Saturday, June 6, 2015

Planting Spiritual Sequoias


Planting Spiritual Sequoias

            A friend and colleague, who retired from his school superintendent’s job just a few years before I left the same school, was killed last month in a three-car pile-up on an Interstate highway in southern Wisconsin.
          Larry Dean Kooi and his wife Gail were en-route to family celebrations with their children and grandchildren in Minnesota, having driven from their retirement home in northern Georgia. Larry slowed for a construction delay on the highway and his vehicle was rammed from behind and pushed into the car in front of him, according to press reports. Larry died instantly apparently, and his wife was hospitalized for several days after the crash.
          From every place Larry had ever led or advised a school, messages of sympathy came to his family underscoring his reputation as a wise, thoughtful, fair, caring, listening and loving man of Christ.
          Larry, a native Iowan, as far as I know had never lived in the vicinity of big Sequoia trees, which are native to the western slopes of the Sierra Nevada Mountains in California and among the largest and oldest known trees on the earth. He and Gail did travel quite a bit and may have visited the national park that is home to the gigantic trees.
          However, Larry told me once in our casual conversations that he had a favorite poem, and it was about Sequoias, but he couldn’t remember who had written the verses. I researched a little bit and came up with the poem “Planting a Sequoia” by Dana Gioia. Larry was thrilled to have rediscovered the text.
          It is well worth reading Gioia’s poem so I have copied it below:

                              Planting a Sequoia / by Dana Gioia

All afternoon my brothers and I have worked in the orchard,
Digging this hole, laying you into it, carefully packing the soil.

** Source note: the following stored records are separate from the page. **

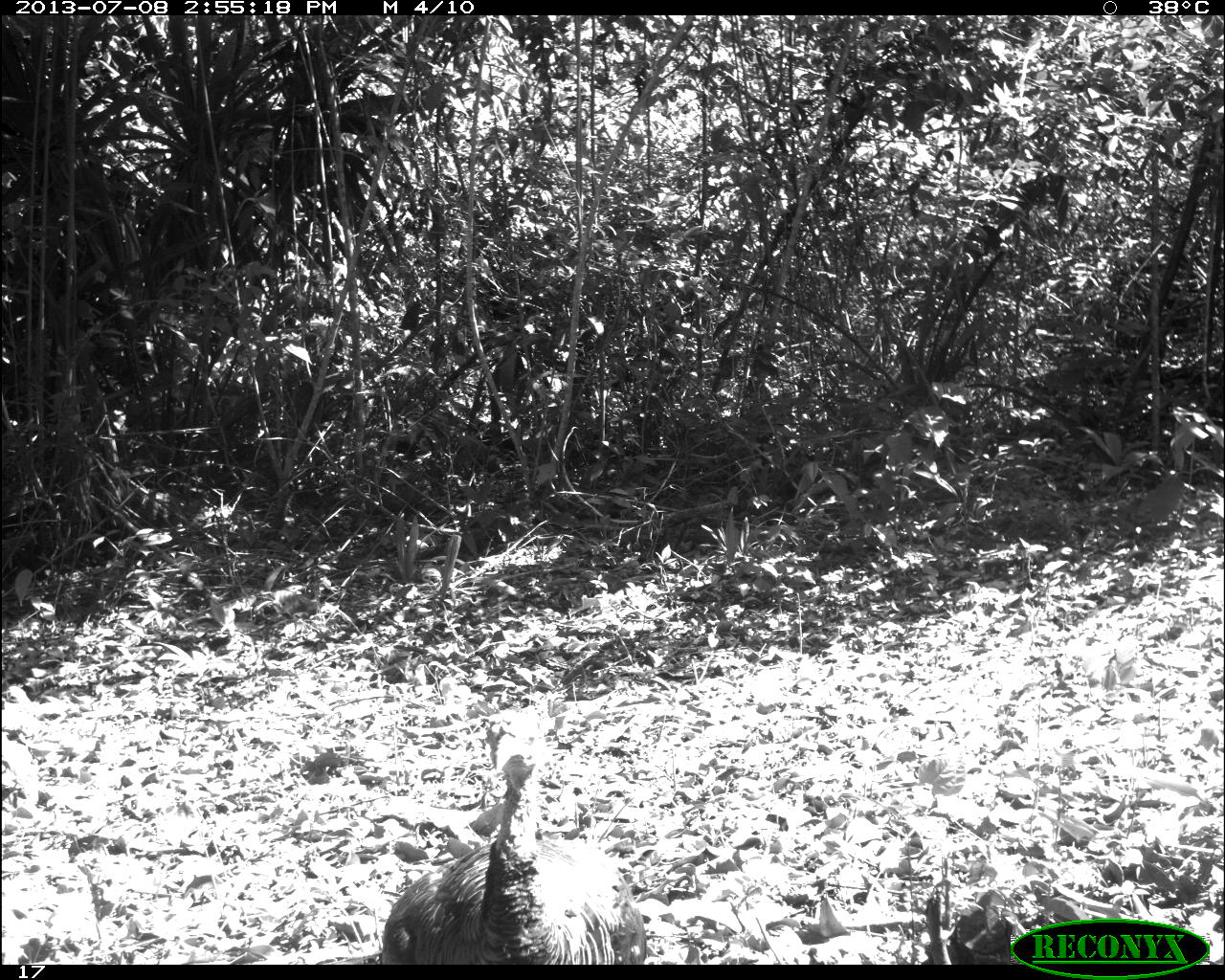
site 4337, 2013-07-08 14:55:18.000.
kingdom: Animalia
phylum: Chordata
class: Aves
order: Galliformes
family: Phasianidae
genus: Meleagris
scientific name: Meleagris ocellata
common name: ocellated turkey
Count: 2.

Rain blackened the horizon, but cold winds kept it over the Pacific,
And the sky above us stayed the dull gray
Of an old year coming to an end.

In Sicily a father plants a tree to celebrate his first son's birth—
An olive or a fig tree -- a sign that the earth has one more life to bear.
I would have done the same, proudly laying new stock into my            father's

orchard,
A green sapling rising among the twisted apple boughs, 
A promise of new fruit in other autumns.

But today we kneel in the cold planting you, our native giant,
Defying the practical custom of our fathers,
Wrapping in your roots a lock of hair, a piece of an infant's birth cord,
All that remains above earth of a first-born son,
A few stray atoms brought back to the elements.

We will give you what we can — our labor and our soil,
Water drawn from the earth when the skies fail,
Nights scented with the ocean fog, days softened by the circuit of
    bees.
We plant you in the corner of the grove, bathed in western light,
A slender shoot against the sunset.

And when our family is no more, all of his unborn brothers dead,
Every niece and nephew scattered, the house torn down,
His mother's beauty ashes in the air,
I want you to stand among strangers, all young and ephemeral to 

     you,
Silently keeping the secret of your birth.

               (“Planting a Sequoia” by Dana Gioia from The Gods of Winter, Graywolf Press, 1991.)
Dana Gioia’s website is at:  http://www.danagioia.net/poems/sequoia.htm

Even if Larry never visited the Sequoias, they held a place of admiration in his consciousness. And I had the privilege of knowing and working with this poetry appreciating educator who planted spiritual Sequoias everywhere he lived and worked.

It seems humorously poetic to me also that Larry, with three successive vowels in his four-letter last name, admired a poem by a poet with four successive vowels in his five-letter surname writing about a tree with four successive vowels in its name.

I chant those vowels as a prayer for Larry: ooi-ioia-uoia!